Task brief: Copy out word for word the records from the line with "bar chart What" through the end of the records. Leave the pictures out.

[Provided data Boundary: Start]

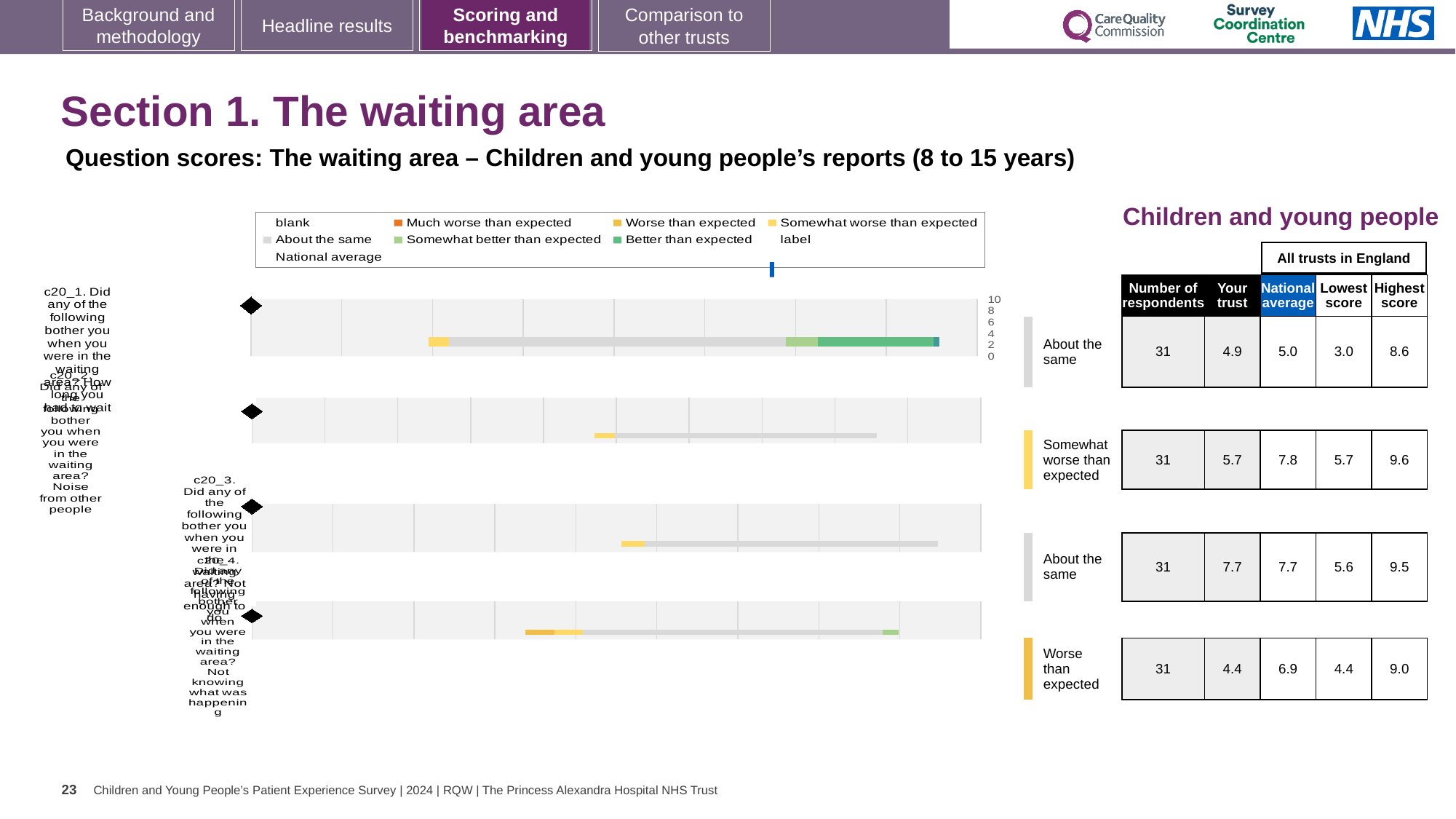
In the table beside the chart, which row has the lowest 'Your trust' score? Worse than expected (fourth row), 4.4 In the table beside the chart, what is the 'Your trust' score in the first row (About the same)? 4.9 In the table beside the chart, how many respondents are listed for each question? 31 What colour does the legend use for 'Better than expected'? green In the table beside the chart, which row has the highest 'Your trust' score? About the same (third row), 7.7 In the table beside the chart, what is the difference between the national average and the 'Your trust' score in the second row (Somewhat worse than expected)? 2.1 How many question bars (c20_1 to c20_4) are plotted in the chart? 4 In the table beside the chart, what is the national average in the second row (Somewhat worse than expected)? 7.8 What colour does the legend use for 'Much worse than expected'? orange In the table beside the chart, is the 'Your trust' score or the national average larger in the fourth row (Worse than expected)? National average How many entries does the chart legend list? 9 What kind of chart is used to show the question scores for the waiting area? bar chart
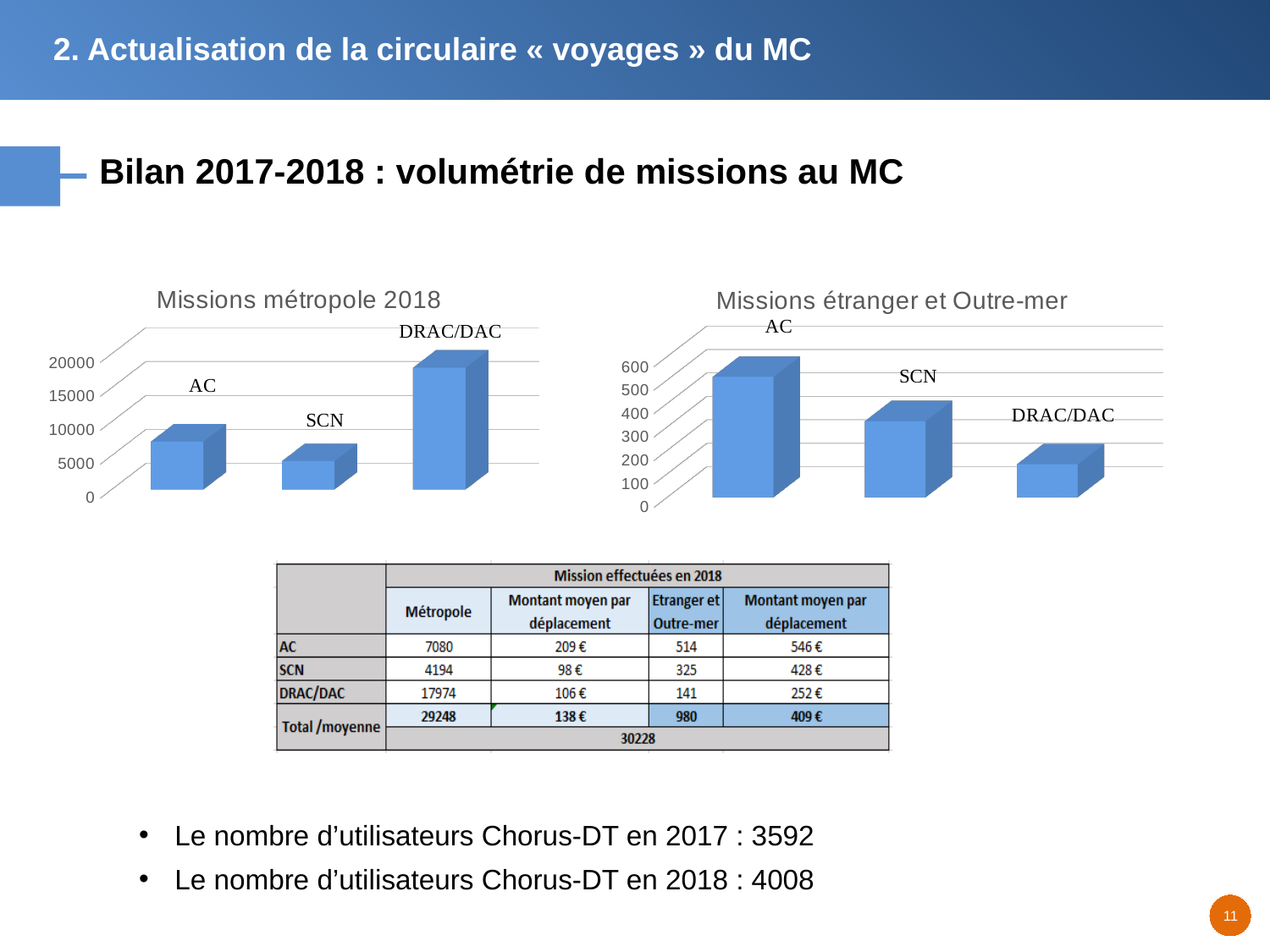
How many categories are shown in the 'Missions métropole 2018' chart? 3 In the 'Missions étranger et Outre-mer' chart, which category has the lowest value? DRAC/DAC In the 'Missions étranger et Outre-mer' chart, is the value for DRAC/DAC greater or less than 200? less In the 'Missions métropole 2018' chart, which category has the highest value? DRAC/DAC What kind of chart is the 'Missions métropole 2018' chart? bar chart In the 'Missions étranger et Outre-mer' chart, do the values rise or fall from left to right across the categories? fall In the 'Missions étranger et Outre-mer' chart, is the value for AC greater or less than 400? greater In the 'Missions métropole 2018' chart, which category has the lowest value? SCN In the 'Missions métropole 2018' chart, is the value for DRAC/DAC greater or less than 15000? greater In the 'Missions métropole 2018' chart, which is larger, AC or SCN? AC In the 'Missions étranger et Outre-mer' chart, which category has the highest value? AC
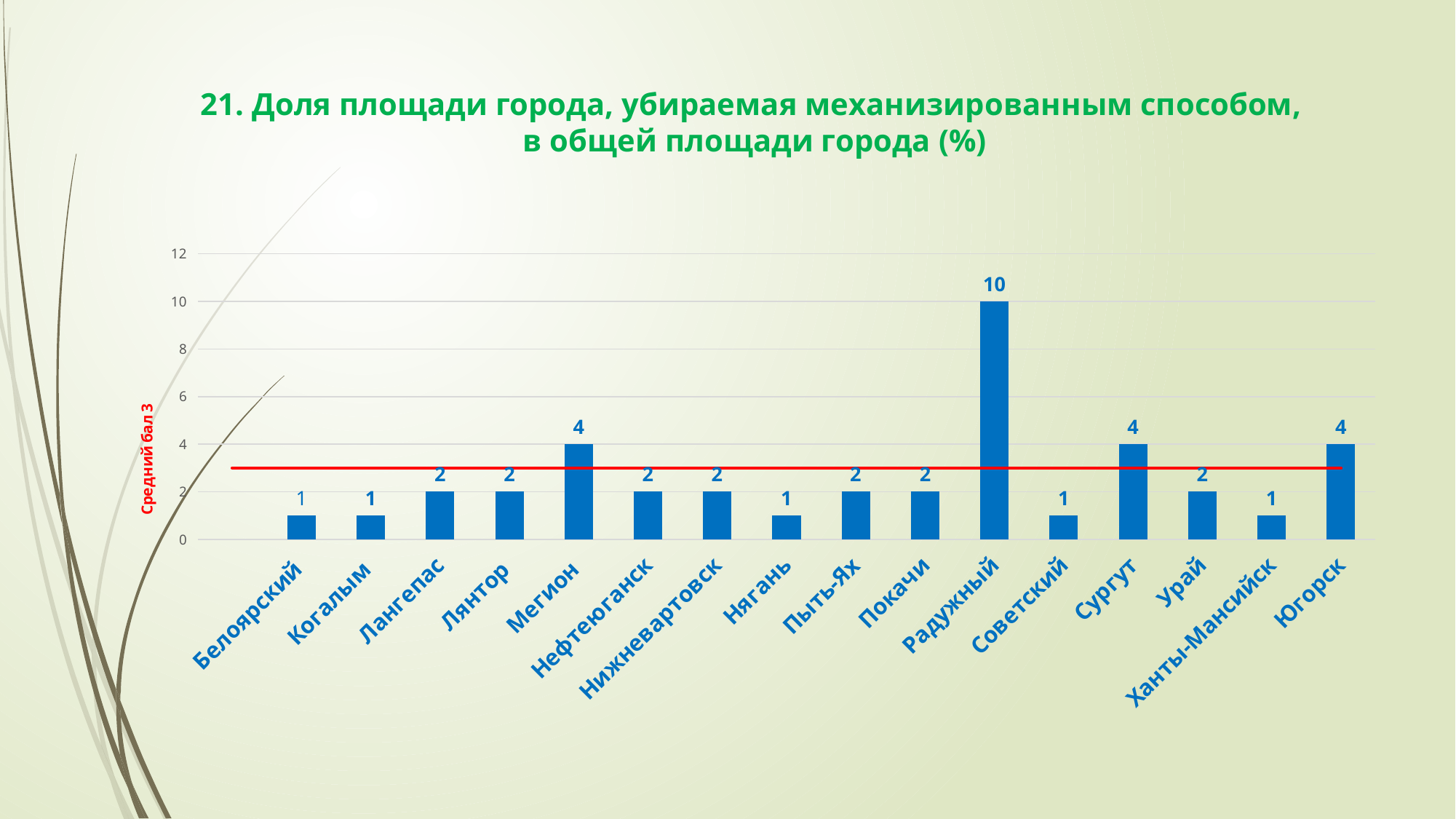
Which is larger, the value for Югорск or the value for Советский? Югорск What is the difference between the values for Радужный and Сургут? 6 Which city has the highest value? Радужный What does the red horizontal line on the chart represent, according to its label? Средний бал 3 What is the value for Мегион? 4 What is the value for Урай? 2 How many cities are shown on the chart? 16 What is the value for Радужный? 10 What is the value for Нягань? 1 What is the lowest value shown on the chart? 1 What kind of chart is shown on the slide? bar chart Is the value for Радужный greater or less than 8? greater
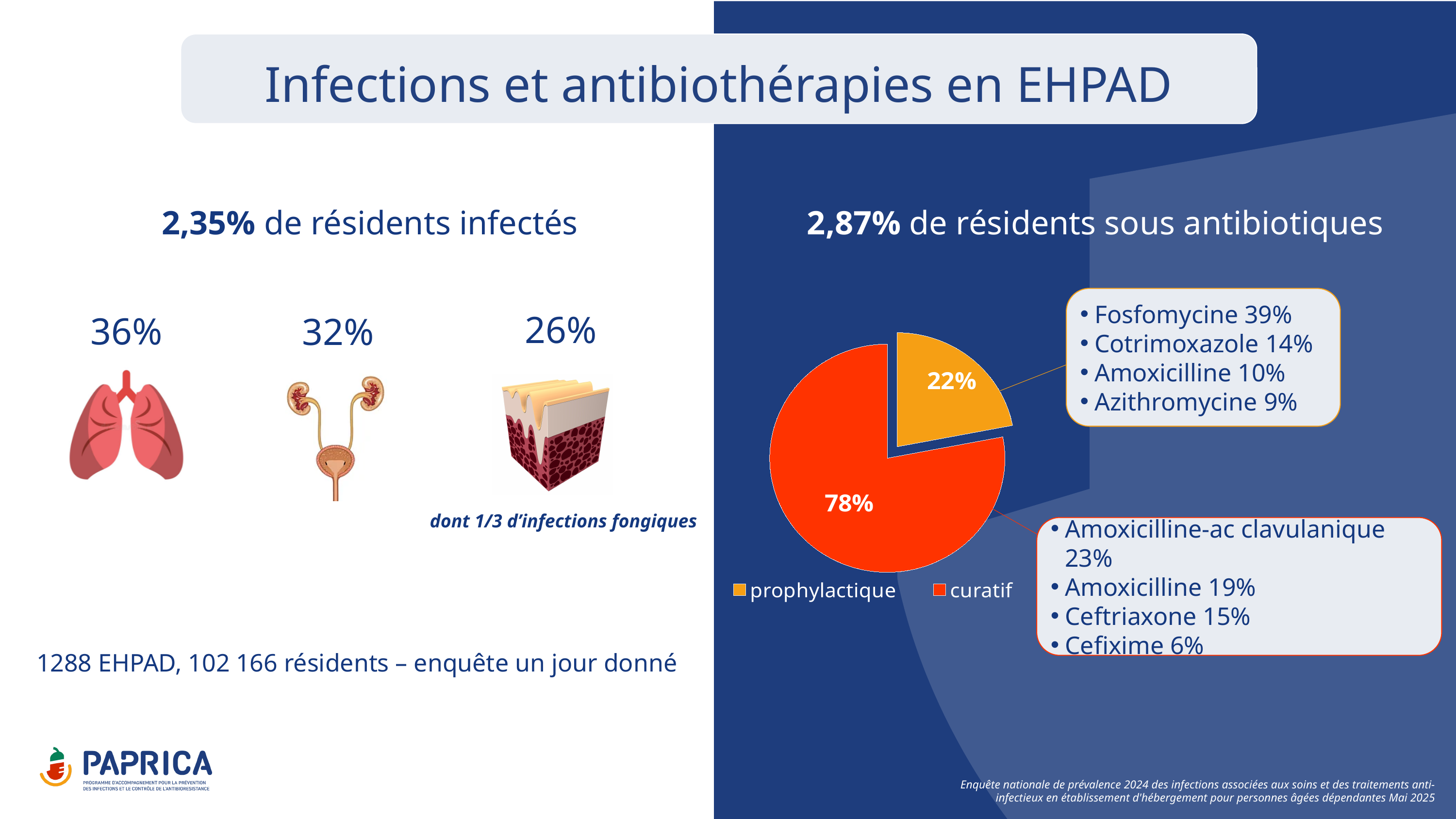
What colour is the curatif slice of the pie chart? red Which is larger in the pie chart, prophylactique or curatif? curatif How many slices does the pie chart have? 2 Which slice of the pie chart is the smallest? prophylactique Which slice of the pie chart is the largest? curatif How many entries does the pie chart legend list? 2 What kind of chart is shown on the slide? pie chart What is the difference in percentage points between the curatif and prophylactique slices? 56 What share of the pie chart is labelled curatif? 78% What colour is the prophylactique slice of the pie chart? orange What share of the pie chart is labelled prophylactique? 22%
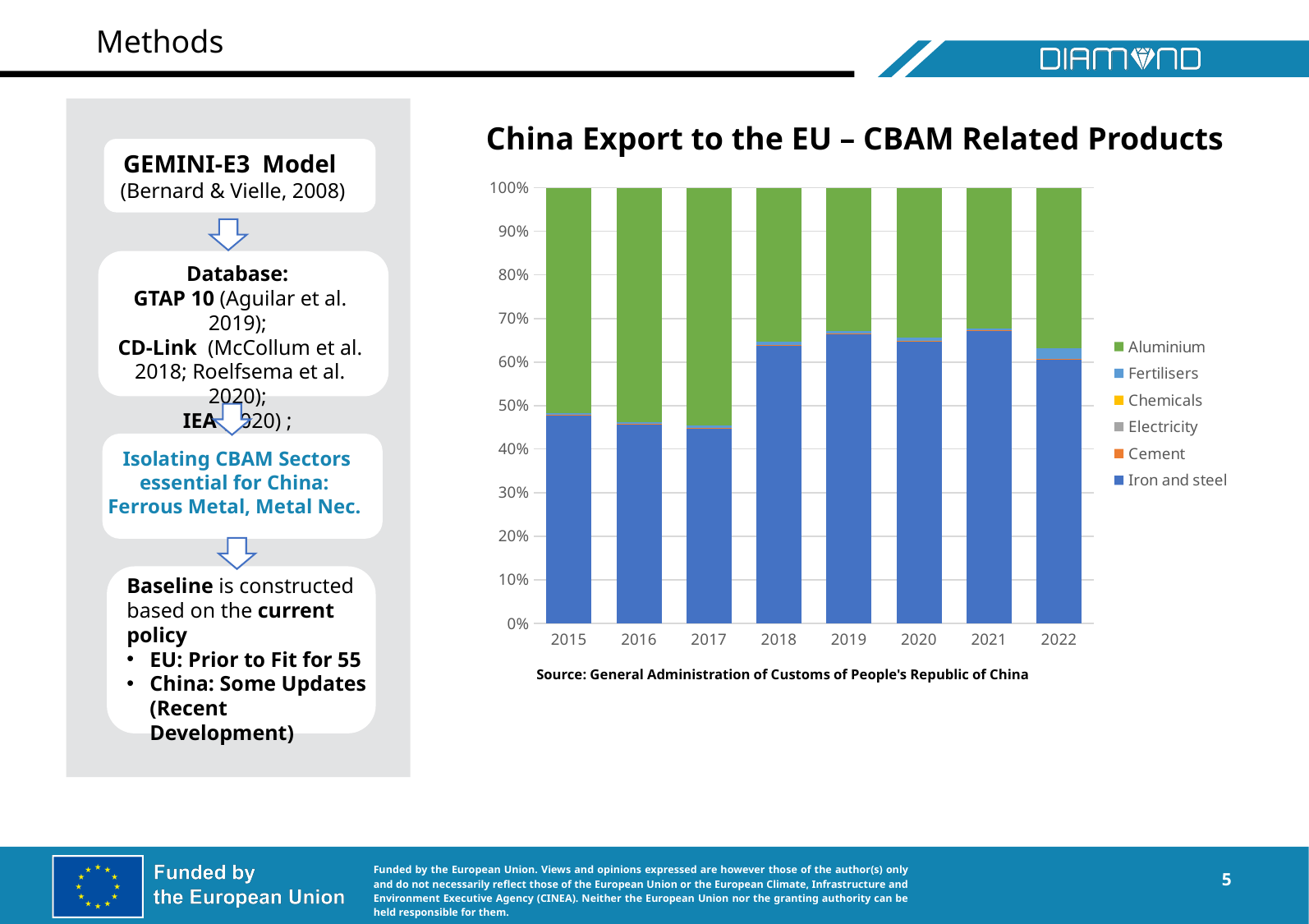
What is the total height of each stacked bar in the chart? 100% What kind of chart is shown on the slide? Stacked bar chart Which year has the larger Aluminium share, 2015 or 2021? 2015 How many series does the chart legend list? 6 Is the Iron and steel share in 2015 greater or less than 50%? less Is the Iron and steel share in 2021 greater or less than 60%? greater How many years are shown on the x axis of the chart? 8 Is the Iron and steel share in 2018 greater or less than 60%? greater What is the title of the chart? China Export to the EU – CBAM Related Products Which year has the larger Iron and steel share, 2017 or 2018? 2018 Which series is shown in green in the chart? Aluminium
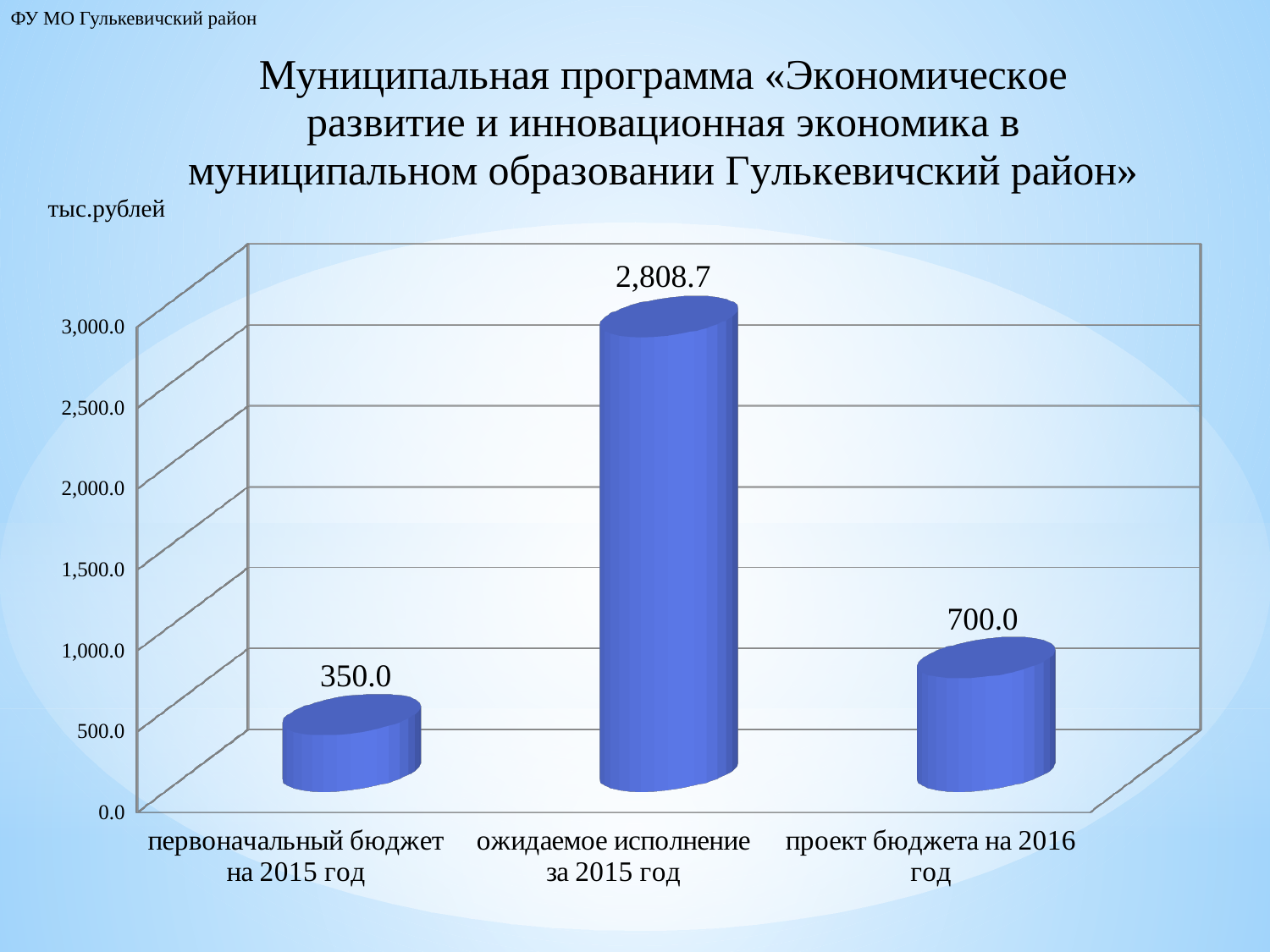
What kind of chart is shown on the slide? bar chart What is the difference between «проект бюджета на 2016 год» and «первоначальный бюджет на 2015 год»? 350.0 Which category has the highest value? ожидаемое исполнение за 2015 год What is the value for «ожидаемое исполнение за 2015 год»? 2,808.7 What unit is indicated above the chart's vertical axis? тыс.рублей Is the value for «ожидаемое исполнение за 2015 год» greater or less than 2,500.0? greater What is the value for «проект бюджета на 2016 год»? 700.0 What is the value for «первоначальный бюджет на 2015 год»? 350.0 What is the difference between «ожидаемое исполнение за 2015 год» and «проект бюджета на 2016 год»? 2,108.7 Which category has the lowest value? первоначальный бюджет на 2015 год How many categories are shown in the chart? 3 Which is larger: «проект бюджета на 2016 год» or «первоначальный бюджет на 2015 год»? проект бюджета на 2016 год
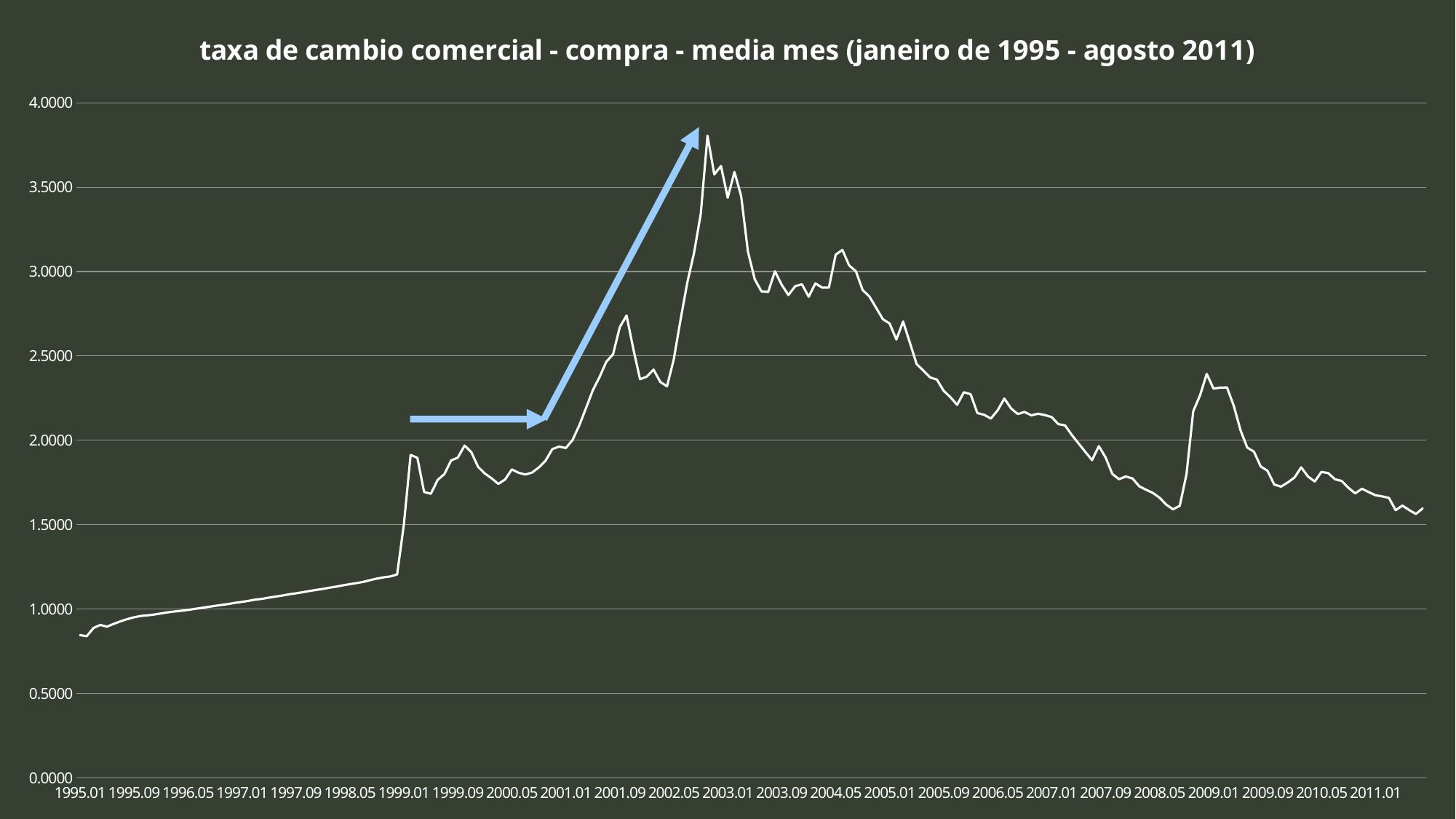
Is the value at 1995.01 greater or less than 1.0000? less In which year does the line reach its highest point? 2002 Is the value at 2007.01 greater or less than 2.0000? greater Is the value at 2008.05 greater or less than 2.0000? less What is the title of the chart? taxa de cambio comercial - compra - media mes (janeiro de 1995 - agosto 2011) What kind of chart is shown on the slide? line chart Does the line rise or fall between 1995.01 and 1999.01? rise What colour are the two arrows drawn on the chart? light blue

[Provided data Boundary: End]

Output of the exercise:
What kind of chart is shown on the slide? bar chart What is the difference between «проект бюджета на 2016 год» and «первоначальный бюджет на 2015 год»? 350.0 Which category has the highest value? ожидаемое исполнение за 2015 год What is the value for «ожидаемое исполнение за 2015 год»? 2,808.7 What unit is indicated above the chart's vertical axis? тыс.рублей Is the value for «ожидаемое исполнение за 2015 год» greater or less than 2,500.0? greater What is the value for «проект бюджета на 2016 год»? 700.0 What is the value for «первоначальный бюджет на 2015 год»? 350.0 What is the difference between «ожидаемое исполнение за 2015 год» and «проект бюджета на 2016 год»? 2,108.7 Which category has the lowest value? первоначальный бюджет на 2015 год How many categories are shown in the chart? 3 Which is larger: «проект бюджета на 2016 год» or «первоначальный бюджет на 2015 год»? проект бюджета на 2016 год
Is the value at 1995.01 greater or less than 1.0000? less In which year does the line reach its highest point? 2002 Is the value at 2007.01 greater or less than 2.0000? greater Is the value at 2008.05 greater or less than 2.0000? less What is the title of the chart? taxa de cambio comercial - compra - media mes (janeiro de 1995 - agosto 2011) What kind of chart is shown on the slide? line chart Does the line rise or fall between 1995.01 and 1999.01? rise What colour are the two arrows drawn on the chart? light blue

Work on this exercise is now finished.